[1 November 2013]
PopMatters Film and TV Editor
“I am aware of his statements admitting that the question of gay marriage is a battle that he lost and he admits that he lost it. I think we all know that we’ve all won. That humanity has won. And I think that’s the end of the story.”
“He’s the one.” And with that, Colonel Graff (Harrison Ford) nails shut the fate of 12-year-old Ender Wiggins (Asa Butterfield), not to mention the plot of Ender’s Game. Apparently, Graff has been looking for his one for decades, and now that he’s found him, the old man means to wrench him into service against the enemy, a species from another planet that looks giant-buglike and goes by the name of Formics.
Ender and all his peers have heard the story of the Formics since they were born, a story that begins and ends when they attacked earth in 2086, killed thousands of humans, and were defeated by a suicide bomber—make that legendary martyr—named Mazer Rackham. Since then, the kids have had impressed on them that their mission in life, if only they’re lucky enough, is to kill Formics. The very lucky kids, like Ender, are enrolled in Battle School, where they watch and rewatch the slickly edited recording of Mazer Rackham’s awesome victory.
The adults who watch the kids watching—like Graff and his psychological counselor associate Gwen (Viola Davis)—propose that kids are better at gaming than they are and so must be exploited to save the universe. In order to discover the one kid who is best at such gaming, the adults use insidious surveillance technologies, setting them up for contests and fights with each other while peering into their minds to assess their skills.
In games on screens, or even in classrooms (here, a science lab with models and beakers to knock over with great noise and careening camera angles that don’t make precise sense as “surveillance”), Ender’s capacity for “strategy” impresses Graff. Asked to explain himself, the significantly named Ender describes his strategy as more or less preemptive: a scrawny boy, he beats his opponents so severely they won’t want to fight him again.
This may be the most distressing aspect of Ender’s Game.
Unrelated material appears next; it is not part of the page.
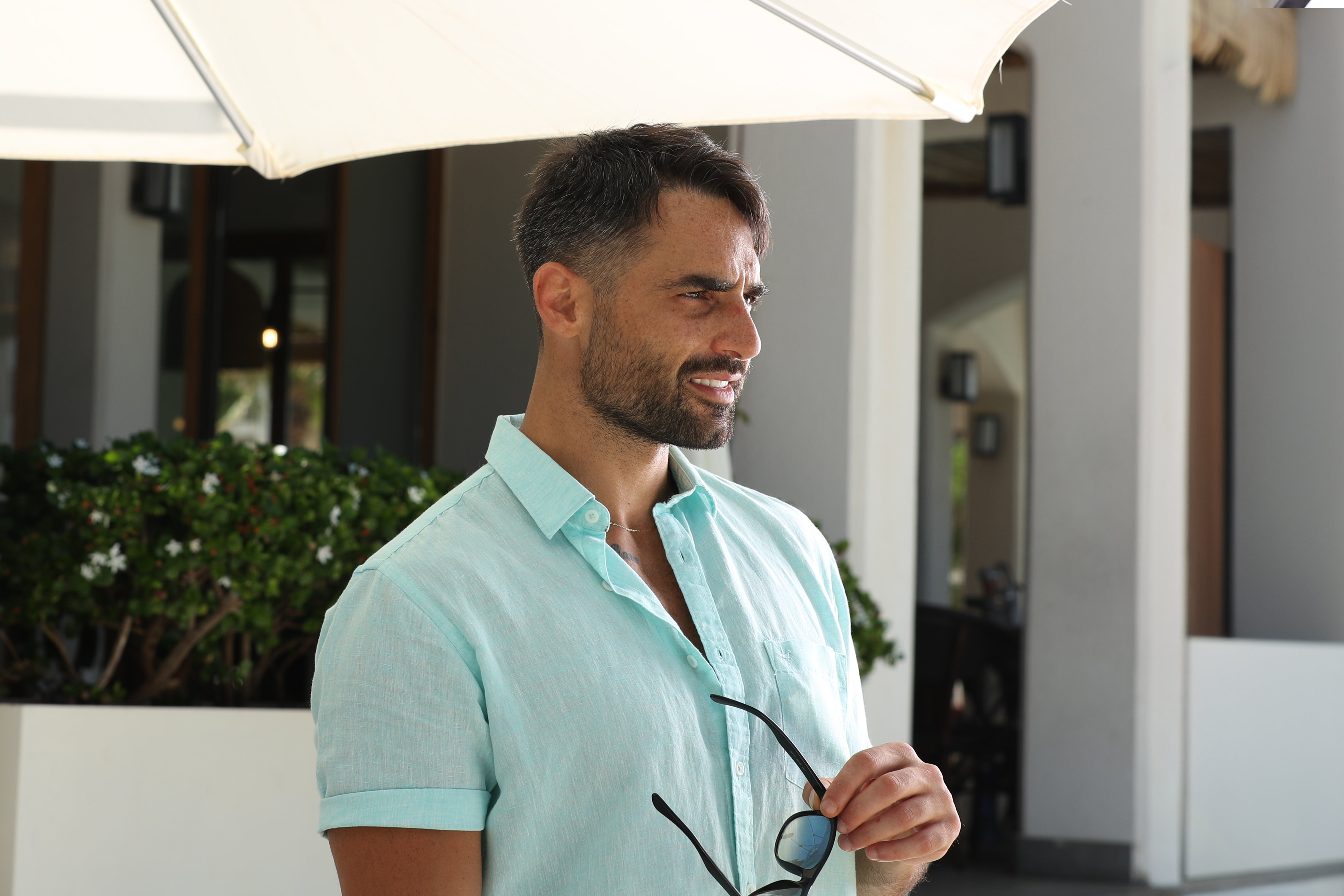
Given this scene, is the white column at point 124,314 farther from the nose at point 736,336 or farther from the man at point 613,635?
the nose at point 736,336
Not only is Ender brilliantly violent (he says he’s learned it from his more violent older brother, whose lack of self-control—illustrated during a disturbing assault on Ender—got him kicked out of Battle School), but also Graff and Gwen and other grown-ups in uniforms commend him for it, then advance him in rank and level of difficulty. Certainly, Ender’s Battle and Command School experiences mimic the indoctrination, deception, and manipulation of teenagers in the military and other institutions. But these aren’t teenagers: the film repeatedly shows that the recruits—including Ender’s very obviously multi-culti teammates, Bean (Aramis Knight), Alai (Suraj Partha), and Dink (Khylin Rhambo)—are children, slender in their baggy uniforms, their jaws unset, their eyes trusting.
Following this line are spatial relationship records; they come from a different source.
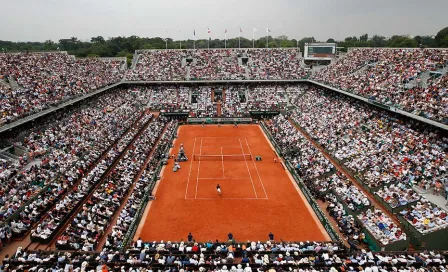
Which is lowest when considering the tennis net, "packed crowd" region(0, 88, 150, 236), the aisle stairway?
the tennis net

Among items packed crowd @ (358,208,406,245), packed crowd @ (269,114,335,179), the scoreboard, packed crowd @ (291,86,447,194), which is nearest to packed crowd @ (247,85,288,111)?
packed crowd @ (269,114,335,179)

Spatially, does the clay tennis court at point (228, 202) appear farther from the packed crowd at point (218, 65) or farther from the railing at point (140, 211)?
the packed crowd at point (218, 65)

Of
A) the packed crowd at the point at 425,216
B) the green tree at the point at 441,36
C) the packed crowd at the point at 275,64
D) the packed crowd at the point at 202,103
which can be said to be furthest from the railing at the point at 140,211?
the green tree at the point at 441,36

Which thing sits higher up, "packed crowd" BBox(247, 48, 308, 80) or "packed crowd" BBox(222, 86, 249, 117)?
"packed crowd" BBox(247, 48, 308, 80)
The youth of these fighters is the point of Ender’s Game, but that doesn’t mean the story—based on the now infamously homophobic Orson Scott Card’s novel—is precisely “young adult.” True, Ender’s role as savior recalls Harry Potter, and the quandaries he faces may evoke The Hunger Games, but the film’s messy wrestling with violence—as ethos, as strategy—is something else again. Ender and his friends, including his most loyal training partner Petra (Hailee Steinfeld), are expert gamers, whether their skills are visualized as exercises in weightless formations or on holographic keyboards and still-thrilling-material joysticks. The adults deploy the kids like drone pilots, pretending their missions are fully justified and without consequence, for victims or shooters.
Director Gavin Hood made another, quieter film about a child beset by complex moral decisions, Tsotsi. The new one runs into some trouble as it delivers generic conventions—CGIed explosions, acrobatics, and stunts—while also posing questions about those conventions (among these questions is Ender’s own, wondering whether the Formics are trying to communicate with the humans). And so Ender falls somewhere between Katniss (whose brutal violence is directed and deployed as entertainment, an exploitation she recognizes and endeavors to resist) and Unforgiven‘s William Munny, a man whose exceptional skills produce crowd-pleasing violence even as he instructs that crowd to rethink feeling so pleased (“Deserve’s got nothing to do with it”).
The problem for Ender’s Game is its own need to please crowds. As a generic exercise and presumed start of a movie franchise, it argues for Ender’s exceptionalism, for his moral consciousness, his perfect mix of empathy and violence, his mastery of games. His smallness emphasized when he stands near the much larger Graff or, especially, Sergeant Dap (Nonso Anozie), Ender is the kid his viewers might want to be.
But he has to oppose this model, too, to be exceptional in unexpected ways, ways that might not initiate a franchise but instead, stop it before it starts. The film’s own dilemma might be best expressed by Ender, who challenges Graff, “What are you going to do? Waste millions on a loser?” It’s a dilemma Ender’s Game can’t resolve.